Jo introduced her drumming accompanist, Koffi Toudji – a veritable man mountain with incredible command of his instrument and the 50-odd children in the room. One wave of his giant hand was enough to magnetically draw the dancers from one side of the stage to the other.

Then we watched, as mini troupes of well-rehearsed kids with painted faces twirled onto the stage, guided by Jo’s conducting hands and the deep, resonant boom of Koffi’s drum. It was a wonderfully rich sound that seemed like it was emanating from inside the walls.

We felt it reverberate through our own bodies, and saw its impact on the smaller bodies dancing on stage.
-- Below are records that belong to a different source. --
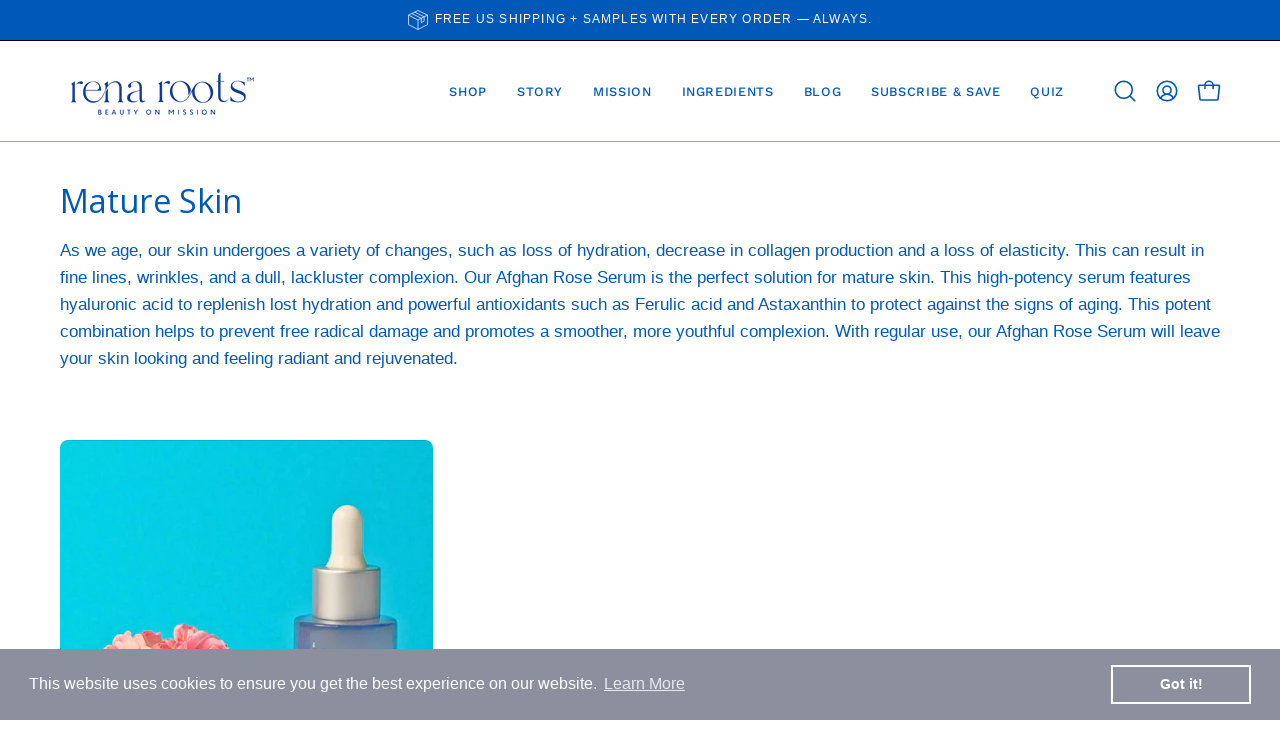

--- FILE ---
content_type: text/html; charset=utf-8
request_url: https://www.renaroots.com/apps/reviews/collections?url=https:/www.renaroots.com/collections/mature-skin-collection
body_size: 153
content:
 [ { "@context": "http://schema.org", "@type": "OfferCatalog", "mainEntityOfPage": { "@type": "WebPage", "@id": "https://www.renaroots.com/collections/mature-skin-collection#webpage_sp_schemaplus" }, "description": "As we age, our skin undergoes a variety of changes, such as loss of hydration, decrease in collagen production and a loss of elasticity. This can result in fine lines, wrinkles, and a dull, lackluster complexion. Our Afghan Rose Serum is the perfect solution for mature skin. This high-potency serum features hyaluronic acid to replenish lost hydration and powerful antioxidants such as Ferulic acid and Astaxanthin to protect against the signs of aging. This potent combination helps to prevent free radical damage and promotes a smoother, more youthful complexion. With regular use, our Afghan Rose Serum will leave your skin looking and feeling radiant and rejuvenated.", "name": "Mature Skin", "url": "https://www.renaroots.com/collections/mature-skin-collection",  "numberOfItems": "1" }     , { "@context": "http://schema.org", "@type": "BreadcrumbList", "name": "Rena Roots™ Breadcrumbs Schema by SchemaPlus", "itemListElement": [ { "@type": "ListItem", "position": 1, "item": { "@id": "https://www.renaroots.com/collections", "name": "Collections" } }, { "@type": "ListItem", "position": 2, "item": { "@id": "https://www.renaroots.com/collections/mature-skin-collection#breadcrumb_sp_schemaplus", "name": "Mature Skin" } }   ] }   ]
The beat was powerful and intoxicating, pounding in my chest alongside my heart doing the rest.

If my smile had stretched any wider it might have fallen off my face.

And the dancers. They came in all shapes, sizes and abilities, but they held nothing back. Deafness was no barrier to their instinctive feeling for the music, nor their sense of rhythmic movement in response to it.

If one performer lost their way, another (or a patient teacher) would quickly gather them back into a carefully choreographed circle or tap them with a reminder of what to do. They danced with passion and with pride, in themselves and each other.

Warrior #1

Warrior #1

Finally it was Amelia’s turn. I couldn’t get a clear view of her, but I did see her little hips swinging with great verve and her intense concentration as she executed the steps she’d been practicing for weeks.

Sometimes she would get lost in her search for our faces in the crowd, but the distraction was only fleeting. She quickly got her groove back.

Then it was time for Amelia to bang on her own little bongo and I saw the raw delight on her face when it was time to pause and shout a barbaric yawp at the rafters. She looked like a warrior and she sounded like one too.

My husband and I clutched each other’s hands and laughed loudly with pleasure at how free Amelia was, how open and entirely herself. It felt like we were stealing a glimpse of something she didn’t mean for us to see.

At the close of her last performance, Amelia stood and did her uniquely refined doff and bow. She held no feathered hat in her hand but her gesture was so expressive I imagined I saw its soft, wide brim brush the floor.

She danced with sheer joy to the thunderous beat of Koffi’s drum, and more joyfully still, to the one you can’t see; the one that beats inside her, ever constant and true.